*** Opening of PASSAGE PROVIDED ***

The Search For Innovation is Slowing Your Success

Building a new flywheel doesn’t make the existing flywheel spin any faster

Richard Banfield
3 min readMar 23, 2023

For almost two decades I worked with teams to help them innovate. Startups and large incumbents paid us to find breakthrough ideas that would catapult them into success.

Yet, almost every workshop or design sprint revealed the same conclusion:

Don’t do the wild new thing you imagine you need, instead get the basics right and deliver on expectations.

Innovation is useful in the context of invention. Inventing things can be helpful. A new vaccine or a fossil-fuel free energy source is useful. The problem with inventions is that the people that invent things don’t often see the rewards.

If I invented the basketball and patented my invention there’s a good chance I’d be enjoying the royalties from that work. But let’s be honest, do you even know who invented the basketball? No you don’t because they are not the ones who benefitted from the invention.

*** Close of PASSAGE PROVIDED ***
*** Opening of LISTED ENTRIES ***

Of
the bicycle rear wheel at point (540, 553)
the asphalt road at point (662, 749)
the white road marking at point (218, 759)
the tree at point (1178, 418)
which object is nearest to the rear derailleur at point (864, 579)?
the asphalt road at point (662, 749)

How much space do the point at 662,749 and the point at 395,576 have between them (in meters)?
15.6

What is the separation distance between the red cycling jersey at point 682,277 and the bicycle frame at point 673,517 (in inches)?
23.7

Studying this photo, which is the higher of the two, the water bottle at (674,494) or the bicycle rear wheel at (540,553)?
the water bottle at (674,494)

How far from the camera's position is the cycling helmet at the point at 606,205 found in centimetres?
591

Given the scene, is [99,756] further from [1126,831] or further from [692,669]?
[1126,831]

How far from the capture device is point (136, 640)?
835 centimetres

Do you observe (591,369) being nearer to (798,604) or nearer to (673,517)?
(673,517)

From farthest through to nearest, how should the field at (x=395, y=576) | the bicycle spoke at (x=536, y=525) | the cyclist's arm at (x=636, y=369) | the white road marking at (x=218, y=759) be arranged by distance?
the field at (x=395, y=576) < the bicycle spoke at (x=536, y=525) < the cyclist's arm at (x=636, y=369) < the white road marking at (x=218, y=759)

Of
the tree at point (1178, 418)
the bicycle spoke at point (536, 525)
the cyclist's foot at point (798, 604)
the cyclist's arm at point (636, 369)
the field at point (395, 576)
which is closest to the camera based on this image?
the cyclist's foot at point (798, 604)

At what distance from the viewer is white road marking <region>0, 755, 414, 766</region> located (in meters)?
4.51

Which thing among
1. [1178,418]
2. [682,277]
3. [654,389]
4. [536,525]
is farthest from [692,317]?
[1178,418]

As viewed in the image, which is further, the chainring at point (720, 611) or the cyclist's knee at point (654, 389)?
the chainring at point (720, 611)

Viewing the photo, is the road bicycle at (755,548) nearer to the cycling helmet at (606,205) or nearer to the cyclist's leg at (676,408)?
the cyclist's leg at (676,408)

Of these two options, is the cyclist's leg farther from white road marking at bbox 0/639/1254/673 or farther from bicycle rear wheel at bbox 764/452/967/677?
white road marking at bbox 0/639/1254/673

*** Close of LISTED ENTRIES ***

__PROBLEM TO SOLVE__
Can you continue the essay on innovation and success, picking up right after its last sentence?

__RESPONSE BELOW__
The people that benefited from the invention of the basketball are the top tier players that play the game.

The point is, it’s not necessary to be the inventor. If you want to build a business you don’t need to innovate, you need to apply that idea to a problem in the market.

Microsoft didn’t invent the PC O/S. Google didn’t invent search. Tesla didn’t invent the electric car. They built a business around those ideas.

Applying that idea to a market and then creating a flywheel that generates momentum is what Jim Collin’s research has proven to work. What slows the flywheel down is when we stop pushing it and start building a new flywheel.

When done right, innovation is invisible. Innovation is the behind-the-scenes stuff that delivers on the brand promise.

- I don’t need you to come up with a new loyalty points system, I need the plane to leave on time.

- I don’t need you to invent a new AI-powered-crypto-secured-chatbot, I need the product to do what it says it will do.

- I don’t need some new pretentious dish served each week, I need a consistent meal served with care.

- I don’t need you to announce your multi-million dollar logo redesign, I just need the app to work.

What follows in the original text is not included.